Cruddas himself has a background as an ultra-Blairite, with a reputation of being able to maintain a good relationship with the unions. He was parachuted into a safe labour seat in 2001.
However, over the last couple of years he has increasingly distanced himself from the Blair project, and the whole New Labour strategy of “triangulating” around the issues that effect swing voters in marginal constituencies. Cruddas instead is arguing for policies that directly benefit labour core working class support.
The question here is not whether he is sincere, or whether he will deliver, but what is the political context, both of the election itself and afterwards.
We need to understand that Cruddas will probably (and however bizarrely) be the front runner left candidate for deputy leader – and that he will represent his campaign as being both loyal to Brown, and also demanding a change of direction from New Labour.
If the deputy leadership contest looks like taking on the characteristics of a real debate about the legacy of New Labour, and the future direction of the party, then this may reduce support for an actual challenge to Brown. What is more, the argument of whether or not Brown becoming leader unopposed will be seen as a coronation is likely to be overtaken by media attention to the deputy leadership, which will become a leadership contest by proxy, in the same way that the Healey/Benn contest was.
The three constituent parts of the Labour Party need to be discussed separately.
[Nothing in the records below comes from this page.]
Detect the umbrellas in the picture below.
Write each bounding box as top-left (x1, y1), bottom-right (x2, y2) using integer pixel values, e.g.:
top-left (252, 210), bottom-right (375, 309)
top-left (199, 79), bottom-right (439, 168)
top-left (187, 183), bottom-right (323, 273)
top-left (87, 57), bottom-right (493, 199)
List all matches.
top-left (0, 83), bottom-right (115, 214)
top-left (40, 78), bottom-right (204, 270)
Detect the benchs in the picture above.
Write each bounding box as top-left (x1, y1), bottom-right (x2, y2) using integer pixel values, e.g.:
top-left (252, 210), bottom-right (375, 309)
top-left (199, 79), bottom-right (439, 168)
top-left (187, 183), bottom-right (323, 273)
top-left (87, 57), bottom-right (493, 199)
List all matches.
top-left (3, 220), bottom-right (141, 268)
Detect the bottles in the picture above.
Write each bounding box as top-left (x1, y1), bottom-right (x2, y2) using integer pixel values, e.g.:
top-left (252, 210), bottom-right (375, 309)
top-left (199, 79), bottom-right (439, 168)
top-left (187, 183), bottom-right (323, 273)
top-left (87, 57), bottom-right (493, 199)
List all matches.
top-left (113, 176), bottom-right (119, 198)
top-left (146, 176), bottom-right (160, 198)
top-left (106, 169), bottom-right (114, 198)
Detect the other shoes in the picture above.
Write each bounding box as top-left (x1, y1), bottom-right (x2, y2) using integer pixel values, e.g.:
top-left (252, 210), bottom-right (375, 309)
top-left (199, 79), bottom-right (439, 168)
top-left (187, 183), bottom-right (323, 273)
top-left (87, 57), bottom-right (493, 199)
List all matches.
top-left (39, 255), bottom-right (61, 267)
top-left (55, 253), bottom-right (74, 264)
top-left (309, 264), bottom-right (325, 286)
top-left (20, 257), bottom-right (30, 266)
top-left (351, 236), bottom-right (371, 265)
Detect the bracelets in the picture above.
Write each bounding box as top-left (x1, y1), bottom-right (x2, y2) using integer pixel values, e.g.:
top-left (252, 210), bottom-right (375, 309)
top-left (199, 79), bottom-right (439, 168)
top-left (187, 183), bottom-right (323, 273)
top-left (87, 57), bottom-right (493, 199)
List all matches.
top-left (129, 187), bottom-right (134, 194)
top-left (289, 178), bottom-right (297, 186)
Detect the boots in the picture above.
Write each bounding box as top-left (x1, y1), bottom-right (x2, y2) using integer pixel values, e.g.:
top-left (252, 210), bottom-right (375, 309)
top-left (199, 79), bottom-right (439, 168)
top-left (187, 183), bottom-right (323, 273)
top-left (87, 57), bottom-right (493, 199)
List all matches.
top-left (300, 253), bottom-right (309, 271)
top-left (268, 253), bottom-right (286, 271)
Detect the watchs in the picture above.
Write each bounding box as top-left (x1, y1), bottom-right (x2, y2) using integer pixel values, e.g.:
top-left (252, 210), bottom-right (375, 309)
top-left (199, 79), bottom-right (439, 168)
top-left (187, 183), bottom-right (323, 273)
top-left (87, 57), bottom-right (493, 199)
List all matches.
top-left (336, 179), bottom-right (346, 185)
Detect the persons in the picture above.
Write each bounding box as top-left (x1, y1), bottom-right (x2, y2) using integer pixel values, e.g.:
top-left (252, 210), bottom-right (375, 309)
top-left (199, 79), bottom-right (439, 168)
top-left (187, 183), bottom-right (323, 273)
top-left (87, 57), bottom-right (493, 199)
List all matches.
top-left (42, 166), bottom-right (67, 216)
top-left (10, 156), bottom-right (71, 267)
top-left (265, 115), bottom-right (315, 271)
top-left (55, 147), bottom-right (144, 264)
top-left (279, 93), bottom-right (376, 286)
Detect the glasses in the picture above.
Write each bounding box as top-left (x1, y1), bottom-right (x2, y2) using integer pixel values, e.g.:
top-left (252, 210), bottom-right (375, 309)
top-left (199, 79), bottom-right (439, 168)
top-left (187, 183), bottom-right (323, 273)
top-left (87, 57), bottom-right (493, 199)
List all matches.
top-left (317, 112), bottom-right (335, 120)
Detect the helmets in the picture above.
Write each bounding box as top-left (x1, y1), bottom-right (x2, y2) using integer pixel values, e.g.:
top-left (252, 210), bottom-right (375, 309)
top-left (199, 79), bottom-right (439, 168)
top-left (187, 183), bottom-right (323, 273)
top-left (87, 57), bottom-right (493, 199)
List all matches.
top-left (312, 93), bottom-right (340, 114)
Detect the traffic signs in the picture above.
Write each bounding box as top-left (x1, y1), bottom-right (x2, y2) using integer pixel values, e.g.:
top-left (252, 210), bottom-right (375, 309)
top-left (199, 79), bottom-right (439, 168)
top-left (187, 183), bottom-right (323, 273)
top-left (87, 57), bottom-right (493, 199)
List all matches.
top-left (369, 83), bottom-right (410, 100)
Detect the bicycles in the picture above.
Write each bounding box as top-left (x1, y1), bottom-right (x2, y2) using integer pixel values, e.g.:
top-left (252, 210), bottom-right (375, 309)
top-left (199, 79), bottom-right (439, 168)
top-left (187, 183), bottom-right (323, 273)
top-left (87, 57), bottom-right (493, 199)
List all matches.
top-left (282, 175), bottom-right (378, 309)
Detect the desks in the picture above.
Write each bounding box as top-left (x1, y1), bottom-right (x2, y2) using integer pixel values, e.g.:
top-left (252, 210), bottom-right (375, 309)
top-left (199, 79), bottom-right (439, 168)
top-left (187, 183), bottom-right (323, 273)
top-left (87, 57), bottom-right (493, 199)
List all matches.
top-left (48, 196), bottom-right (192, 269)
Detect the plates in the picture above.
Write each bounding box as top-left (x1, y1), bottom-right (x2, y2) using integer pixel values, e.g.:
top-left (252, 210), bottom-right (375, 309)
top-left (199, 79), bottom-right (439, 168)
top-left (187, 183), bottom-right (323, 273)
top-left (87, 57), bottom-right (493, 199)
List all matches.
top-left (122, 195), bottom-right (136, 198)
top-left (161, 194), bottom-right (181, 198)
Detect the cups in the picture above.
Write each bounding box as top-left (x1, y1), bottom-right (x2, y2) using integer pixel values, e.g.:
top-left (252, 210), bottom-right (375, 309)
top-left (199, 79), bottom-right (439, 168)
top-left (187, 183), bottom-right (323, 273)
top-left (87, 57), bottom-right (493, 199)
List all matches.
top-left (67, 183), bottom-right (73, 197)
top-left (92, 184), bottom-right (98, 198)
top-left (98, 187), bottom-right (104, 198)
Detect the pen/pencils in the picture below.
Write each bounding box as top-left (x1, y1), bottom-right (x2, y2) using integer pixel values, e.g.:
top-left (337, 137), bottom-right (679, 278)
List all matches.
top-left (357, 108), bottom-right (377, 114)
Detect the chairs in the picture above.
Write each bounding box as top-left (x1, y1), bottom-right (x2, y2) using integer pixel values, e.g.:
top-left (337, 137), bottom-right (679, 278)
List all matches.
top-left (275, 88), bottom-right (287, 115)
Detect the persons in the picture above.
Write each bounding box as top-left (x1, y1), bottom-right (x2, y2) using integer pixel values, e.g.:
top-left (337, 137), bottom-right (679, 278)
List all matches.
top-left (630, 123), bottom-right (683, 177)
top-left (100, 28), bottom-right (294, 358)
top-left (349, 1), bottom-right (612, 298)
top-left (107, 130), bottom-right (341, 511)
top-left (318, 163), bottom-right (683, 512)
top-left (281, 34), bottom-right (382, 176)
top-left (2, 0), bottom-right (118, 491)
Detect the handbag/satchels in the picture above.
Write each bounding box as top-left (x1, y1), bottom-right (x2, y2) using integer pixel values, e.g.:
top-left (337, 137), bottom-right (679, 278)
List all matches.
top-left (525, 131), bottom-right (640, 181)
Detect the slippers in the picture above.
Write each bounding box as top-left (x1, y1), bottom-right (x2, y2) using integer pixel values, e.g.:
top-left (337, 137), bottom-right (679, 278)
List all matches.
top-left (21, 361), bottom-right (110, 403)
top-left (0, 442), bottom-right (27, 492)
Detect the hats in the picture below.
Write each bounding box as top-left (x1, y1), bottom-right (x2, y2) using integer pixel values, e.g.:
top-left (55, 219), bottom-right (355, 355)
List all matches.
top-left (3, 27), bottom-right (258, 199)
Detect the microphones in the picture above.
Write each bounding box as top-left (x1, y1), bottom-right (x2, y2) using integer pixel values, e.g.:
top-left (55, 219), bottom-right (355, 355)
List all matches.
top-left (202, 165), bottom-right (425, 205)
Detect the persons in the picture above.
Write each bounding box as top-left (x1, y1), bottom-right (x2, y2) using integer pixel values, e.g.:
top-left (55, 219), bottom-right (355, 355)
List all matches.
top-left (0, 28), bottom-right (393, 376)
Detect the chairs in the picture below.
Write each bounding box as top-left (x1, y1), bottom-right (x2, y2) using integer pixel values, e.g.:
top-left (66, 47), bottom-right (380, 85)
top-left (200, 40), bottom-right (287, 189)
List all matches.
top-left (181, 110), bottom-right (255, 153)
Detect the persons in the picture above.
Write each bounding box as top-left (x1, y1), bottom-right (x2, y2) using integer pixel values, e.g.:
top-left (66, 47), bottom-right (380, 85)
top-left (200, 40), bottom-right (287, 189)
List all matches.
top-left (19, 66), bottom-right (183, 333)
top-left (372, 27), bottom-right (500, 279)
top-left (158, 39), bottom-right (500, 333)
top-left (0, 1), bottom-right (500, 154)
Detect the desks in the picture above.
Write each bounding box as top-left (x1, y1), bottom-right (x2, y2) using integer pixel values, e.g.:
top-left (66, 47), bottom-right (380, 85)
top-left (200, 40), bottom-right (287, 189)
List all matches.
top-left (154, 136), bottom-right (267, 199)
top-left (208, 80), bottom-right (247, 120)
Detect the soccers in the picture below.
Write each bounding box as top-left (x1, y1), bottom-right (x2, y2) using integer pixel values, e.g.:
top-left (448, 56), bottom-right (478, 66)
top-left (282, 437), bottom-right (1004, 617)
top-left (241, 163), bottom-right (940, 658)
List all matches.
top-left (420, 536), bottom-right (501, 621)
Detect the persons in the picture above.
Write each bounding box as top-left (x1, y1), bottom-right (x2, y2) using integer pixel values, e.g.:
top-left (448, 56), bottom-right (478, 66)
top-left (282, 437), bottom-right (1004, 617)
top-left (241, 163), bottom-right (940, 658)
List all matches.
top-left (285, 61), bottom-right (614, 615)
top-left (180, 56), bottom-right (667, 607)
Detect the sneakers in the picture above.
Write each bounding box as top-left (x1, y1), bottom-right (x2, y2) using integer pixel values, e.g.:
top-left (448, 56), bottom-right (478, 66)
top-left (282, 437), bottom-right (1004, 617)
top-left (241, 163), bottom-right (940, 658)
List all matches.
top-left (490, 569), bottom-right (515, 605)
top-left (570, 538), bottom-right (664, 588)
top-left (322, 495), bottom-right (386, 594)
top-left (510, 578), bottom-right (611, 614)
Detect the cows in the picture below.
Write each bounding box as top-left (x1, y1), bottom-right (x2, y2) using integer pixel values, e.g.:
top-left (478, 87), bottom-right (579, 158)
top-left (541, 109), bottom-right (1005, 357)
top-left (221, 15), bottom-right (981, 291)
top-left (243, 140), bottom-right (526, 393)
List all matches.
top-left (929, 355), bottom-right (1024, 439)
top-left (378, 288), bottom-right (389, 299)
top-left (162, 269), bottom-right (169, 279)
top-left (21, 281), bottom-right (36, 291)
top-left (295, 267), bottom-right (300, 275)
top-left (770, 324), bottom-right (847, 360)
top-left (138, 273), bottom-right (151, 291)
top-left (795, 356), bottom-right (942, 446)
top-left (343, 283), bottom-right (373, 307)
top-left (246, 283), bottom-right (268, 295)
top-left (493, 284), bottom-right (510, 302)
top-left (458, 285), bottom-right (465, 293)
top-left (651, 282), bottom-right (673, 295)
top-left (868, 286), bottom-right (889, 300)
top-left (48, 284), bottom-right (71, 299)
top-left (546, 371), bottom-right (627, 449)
In electoral terms the MPs are very important because they are the gatekeepers who determine whether a candidate has the threshold of support to get on the ballot paper. Apart from literally a handful of hard left MPs, most of them have some aspirations to career advancement, and will want to be seen to be backing the winning leadership candidate, or at least won’t want to be associates with bad boy McDonnell. The chances of 44 of them backing McDonnell for leader is predicated upon there being a perceived need for a contest, and John attracting support wider than the committed left. But if the deputy contest is seen as being a real one, then why risk possible negative media coverage of the leadership contest, which may open up the idea that the party is divided, just when Cameron’s Tories are leading in the polls?
The union leaders want influence, and also want a change of direction. They will reason that backing Brown keeps them close to him, and they could maximise pressure on the new PM by backing a deputy leader closer to the unions’ agenda. As has been shown at the last two party conferences, the union leaders are very disciplined (or spineless, depending on your perspective) at sticking to their own agenda, and not supporting left initiatives over Iraq, etc. Cruddas himself has a good prospect of being not the “left candidate” but the “unions’ candidate”, in the same way that Callaghan was for leader. I think those union leaders wanting to pull Labour towards their own agenda may back Brown and Cruddas.
The individual membership is the least significant part of the party nowadays. McDonnell’s active support base is measurable in hundreds at most. (Which is not to say he might not get a reasonable vote (15% or so?) if he is the only challenger to Brown.) Actively backing McDonnell is to reject the strategic direction that the party has taken ever since Kinnock became leader, and only a very few will do so. Something has been made of the small numbers (re)joining the party to support McDonnell, but let us put that in perspective – Benn’s deputy leadership bid was based upon some 80000 leftists joining the party.
In my opinion, the reasonable vote that the grassroots alliance gets for the NEC elections in the constituencies is a safe protest against Blairism, within the context of overall domination of the party by the right. The left has no organisation at ward and CLP level in vast swathes of the country. Again, even in McDonnell stands, many members will want to demonstrate unity in the face of the Tories, and can signal their desire for change by voting for Cruddas.
For the left, inside and outside the party, the question is what is the best possible outcome of those that are actually on the agenda. The best possible result would be for McDonnell to stand, and do reasonably well. The next best thing is a strong vote for Cruddas, particularly from the unions. If Cruddas wins, or comes close, that will increase the leverage of organised labour over Brown. (It matters not one whit that Cruddas himself would be sure to disappoint as deputy)
(BTW, there is a very different take on this over at the epigone Lenin’s blog. This correctly identifies that Cruddas may be a stalking horse who prevents a real left candidate, but draws the incorrect tactical conclusion: it misses the point that if Cruddas becomes identified as the left candidate, then effectively he is the left candidate. I also disagree with the assessment that the UAF is a broader campaign that Searchlight.)